Rheinische Post - Mönchengladbach and Korschenbroich
Leben mit Beuysscher Gelassenheit
Ulla Grigat hat ein bewegtes Leben. Sie hat Keramik bemalt und an der Düsseldorfer Akademie bei „Jupp“studiert. Was sie von den alten Zeiten gerettet hat.
Sie ist ein Freigeist, das wird ganz schnell klar. Wenn Ulla Grigat in ihrem lichtdurchfluteten Atelier ins Erzählen gerät, „babbelt“sie ein wenig und kann ihre Herkunft aus dem Badischen nicht verleugnen. Ganz unbewusst und selbstverständlich rutscht ihr aber auch ein rheinisches „Dat“oder „Wat“über die Lippen. Die 80-jährige Künstlerin lebt immerhin schon seit 56 Jahren in Mönchengladbach. Sie radelt ins Atelier quer durch die Stadt, ohne E-Motor, und genießt den Aufenthalt zwischen ihren fertigen Kunstwerken, die an den Wänden lehnen.
„Schon in der Schule hatte ich für das Fach Kunst ein Händchen“, sagt Ulla Grigat. Sie ist in einem Frauenhaushalt in Karlsruhe aufgewachsen, denn nachdem ihr Vater im Krieg gefallen war, zog ihre Mutter mit ihr zu ihrer Großmutter. Nach der achten Klasse ging sie ab und lernte bei einer der renommiertesten Majolika-Keramikmanufakturen Deutschlands. Dort hätte sie präzises Arbeiten gelernt. Freihand wurden Keramikteller oder -vasen mit Blumenranken und anderen Mustern geschmückt. Besonders gefallen hat es ihr in der Abteilung „Baukeramik“, wo Halbreliefs für Häuserecken modelliert und bemalt wurden. Nach der Lehre, die sie schon mit 17 Jahren beendet hat, habe „sie richtig viel Geld verdient“. Doch früher wie heute bedeutet ihr Geld nicht viel im Leben – Besuchern schenkt sie gerne einen ihrer Holzschnitte.
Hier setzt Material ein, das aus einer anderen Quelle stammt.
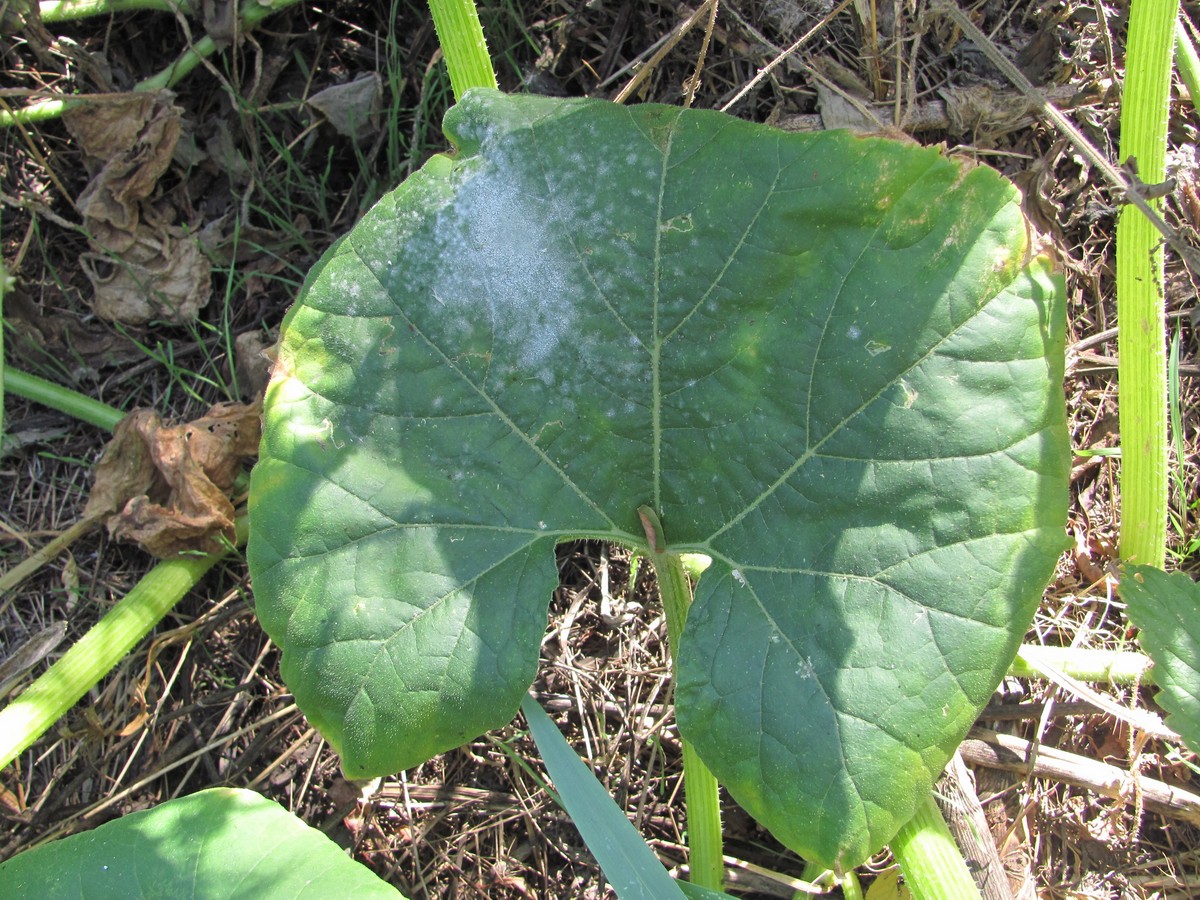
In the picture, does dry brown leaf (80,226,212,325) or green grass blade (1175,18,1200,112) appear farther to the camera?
dry brown leaf (80,226,212,325)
So war mit 17 noch nicht Schluss, denn die junge Keramikmalerin wollte weiterkommen und begann ein Studium der Freien Malerei in Karlsruhe in der Klasse von Georg Meistermann. Sie heiratete früh Johannes
Grigat, der eine Anstellung als Restaurator im Mönchengladbacher Museum erhielt. Zeitweise lebte sie in der Villa Hecht.
Geprägt hat sie und ihre Malerei die Zeit an der Düsseldorfer Akademie. Nach bestandener Aufnahmeprüfung wollte sie eigentlich zu Rupprecht Geiger in die Klasse. Doch der hätte gesagt, „geh mal lieber zu Jupp“. Doch Joseph Beuys’ Klasse war so voll, dass sie in der Akademie keinen Malplatz mehr bekam und zu Hause in der Villa ihre Arbeiten erstellte. Zur Korrektur fuhr sie nach Düsseldorf. Ende der 1960er-Jahre sei alles möglich gewesen, sogar ihre kleine Tochter durfte sie mitbringen. „Alles war frei“, schwärmt sie noch heute. „Wenn Beuys mit seinem Hut und im Pelzmantel durch die Gänge schwebte, herrschte eine besondere Atmosphäre“, sagt Grigat, die von sich meint: „Je älter ich werde, desto beuysianischer werde ich.“Spießertum verabscheut sie,
und permanentes Bewerten von anderen Menschen ebenso. „Sollen die Menschen doch das tun, was sie möchten.“
In ihrer Beuys-Zeit kristallisierte sich für ihre Kunst der geometrische Stil heraus. Sehr penibel zeichnet die Meisterschülerin ihre Entwürfe auf einem DIN-A4-Blatt vor, probiert die Farbgestaltung aus. Ein, zwei Monate arbeitet sie an einer Leinwand in der Größe 100 Mal 120 Zentimeter. In einem kleineren Format würden die Muster nicht wirken. Ihre Farben mischt die 80-Jährige immer noch selbst und verwendet dabei Pigment-Pulver. „Sehr ergiebig und flexibel verwendbar“, sagt sie.
Ihre Werke sind in verschiedenen Sammlungen vertreten, unter anderem im Museum Schloss Moyland, im Museum Abteiberg und der Hiltrud-Neumann-Stiftung in Goch. In Ausstellungen gibt sie ihre Werke nur noch, wenn die Konditionen stimmen, und damit sei nicht das Geld gemeint, eher „Hilfe beim Transport und ein stimmiges Konzept“.